§ DOCUMENT SECTION:
--- begin ---

Are you planning on saying au revoir to New Zealand and bonjour to all of your pastry dreams in France?
Known for medieval castles, timeless art and culture, delectable cuisine and breathtaking landscapes, France is a hot spot for Kiwi travellers. When your planning on spending a few weeks in France, or a few days in Paris as part of a more extensive European itinerary, you're going to need to consider your travel budget.
While France uses euros like most of Western Europe, their daily expenses vary slightly to what you might expect in other countries. We understand that this can get confusing, so we've whipped up a nifty little travel budget planner that covers France (and every other country you plan on visiting).
Before we jump into number crunching, let's break down what is included in a French travel budget.
What goes into a French travel budget?
Unfortunately, scientists haven't mastered the art of teleportation yet, so you're going to have to stick with plain old air travel to get to France. Flights through Asia and the Middle East run daily and will connect you through to France and wider Europe. Thankfully the popularity of the route has brought down prices over time. While flights will likely be your most significant expense of the trip if you keep an eye on deals and fly outside of peak periods you can reduce costs further.
Once you arrive in France, there are a few options for getting between cities and towns, flights and trains being the two most popular. There are 170 airports in France, so you should have no struggle getting a flight to an airport close to your destination. Low-cost carriers cover many of these, so check their website for deals. Just be cautious of extra baggage costs that may not be included in your ticket, especially if you are carrying ski gear.

--- end ---

§ WRITTEN INSTRUCTION A:
Show every line of the rows that contains the string "farthest". Case counts.

§ PROVIDED RECORDS:
--- begin ---

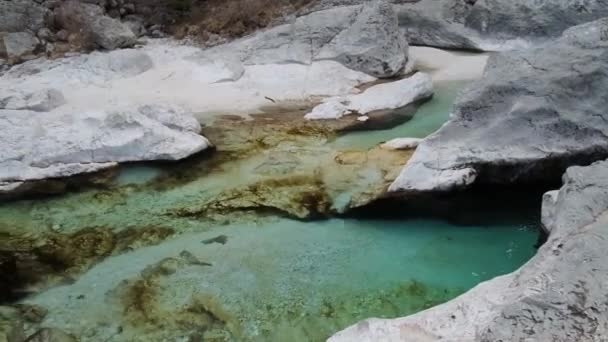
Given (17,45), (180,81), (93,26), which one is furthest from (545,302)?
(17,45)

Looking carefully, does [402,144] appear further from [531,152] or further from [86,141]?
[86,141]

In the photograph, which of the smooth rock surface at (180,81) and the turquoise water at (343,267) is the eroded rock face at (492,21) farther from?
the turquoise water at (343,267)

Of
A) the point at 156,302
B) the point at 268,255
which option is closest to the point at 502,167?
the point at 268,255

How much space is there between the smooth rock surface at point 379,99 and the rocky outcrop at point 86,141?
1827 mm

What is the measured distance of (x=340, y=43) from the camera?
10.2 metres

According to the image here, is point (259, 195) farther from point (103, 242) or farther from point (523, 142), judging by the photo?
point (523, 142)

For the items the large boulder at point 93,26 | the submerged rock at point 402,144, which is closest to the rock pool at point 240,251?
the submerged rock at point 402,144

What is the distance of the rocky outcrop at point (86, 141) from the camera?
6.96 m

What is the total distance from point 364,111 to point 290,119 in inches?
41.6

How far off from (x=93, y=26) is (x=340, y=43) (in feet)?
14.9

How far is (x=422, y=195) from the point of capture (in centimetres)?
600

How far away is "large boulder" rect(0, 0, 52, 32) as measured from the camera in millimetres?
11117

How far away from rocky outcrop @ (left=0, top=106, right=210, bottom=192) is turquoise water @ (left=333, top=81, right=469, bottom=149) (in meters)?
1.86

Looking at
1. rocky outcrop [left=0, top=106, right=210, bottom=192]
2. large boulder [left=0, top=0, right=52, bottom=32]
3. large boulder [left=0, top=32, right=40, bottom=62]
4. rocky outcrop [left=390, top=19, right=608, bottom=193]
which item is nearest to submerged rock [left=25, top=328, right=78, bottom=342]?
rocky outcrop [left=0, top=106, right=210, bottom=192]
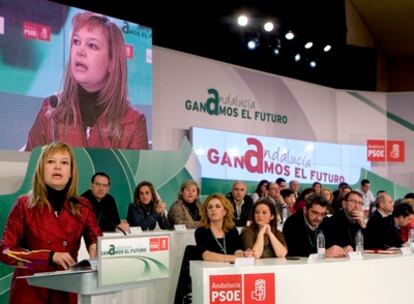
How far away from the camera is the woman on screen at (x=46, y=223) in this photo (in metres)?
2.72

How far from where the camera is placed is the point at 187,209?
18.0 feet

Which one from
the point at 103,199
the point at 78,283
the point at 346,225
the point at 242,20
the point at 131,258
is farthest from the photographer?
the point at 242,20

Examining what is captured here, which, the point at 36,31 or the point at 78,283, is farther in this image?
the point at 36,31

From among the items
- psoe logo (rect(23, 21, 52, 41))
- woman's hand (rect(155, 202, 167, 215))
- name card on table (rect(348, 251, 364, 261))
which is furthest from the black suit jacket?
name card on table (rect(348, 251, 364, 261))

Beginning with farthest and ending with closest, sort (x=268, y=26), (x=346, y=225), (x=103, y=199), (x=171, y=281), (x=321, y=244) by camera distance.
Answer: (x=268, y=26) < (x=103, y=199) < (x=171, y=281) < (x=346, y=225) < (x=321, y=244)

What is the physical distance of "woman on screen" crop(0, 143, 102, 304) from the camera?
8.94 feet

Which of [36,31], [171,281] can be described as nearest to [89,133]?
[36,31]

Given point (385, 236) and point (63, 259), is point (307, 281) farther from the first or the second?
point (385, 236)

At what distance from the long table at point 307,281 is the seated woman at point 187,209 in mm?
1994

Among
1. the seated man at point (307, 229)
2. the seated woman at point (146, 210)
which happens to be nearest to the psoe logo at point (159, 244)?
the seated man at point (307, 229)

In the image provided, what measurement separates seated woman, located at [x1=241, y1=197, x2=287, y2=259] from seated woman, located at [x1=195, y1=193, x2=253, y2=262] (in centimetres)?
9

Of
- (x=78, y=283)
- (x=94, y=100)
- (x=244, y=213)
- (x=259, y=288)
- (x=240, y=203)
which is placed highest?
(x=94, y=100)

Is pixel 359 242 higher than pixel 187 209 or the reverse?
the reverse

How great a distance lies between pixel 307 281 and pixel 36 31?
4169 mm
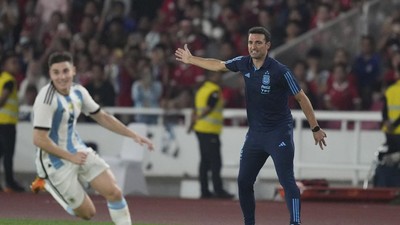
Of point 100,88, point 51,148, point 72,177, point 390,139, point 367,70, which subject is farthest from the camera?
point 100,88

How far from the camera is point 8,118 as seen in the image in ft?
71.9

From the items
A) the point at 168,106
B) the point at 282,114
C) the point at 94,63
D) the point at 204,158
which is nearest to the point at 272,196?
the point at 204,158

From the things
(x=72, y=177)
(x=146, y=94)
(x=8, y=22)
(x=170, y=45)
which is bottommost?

--- end ---

§ WRITTEN INSTRUCTION B:
Answer these questions about the France travel budget article above:
(i) What currency does France use?
(ii) Daily flights through which regions connect travelers to France?
(iii) How many airports are there in France?

§ FULL OUTPUT A:
is farthest from the photographer?
Beginning with farthest and ending with closest, sort (x=268, y=26), (x=346, y=225), (x=103, y=199), (x=171, y=281), (x=321, y=244) by camera distance.
Of point 100,88, point 51,148, point 72,177, point 390,139, point 367,70, which subject is farthest from the camera?

§ FULL OUTPUT B:
(i) Euros
(ii) Asia and the Middle East
(iii) 170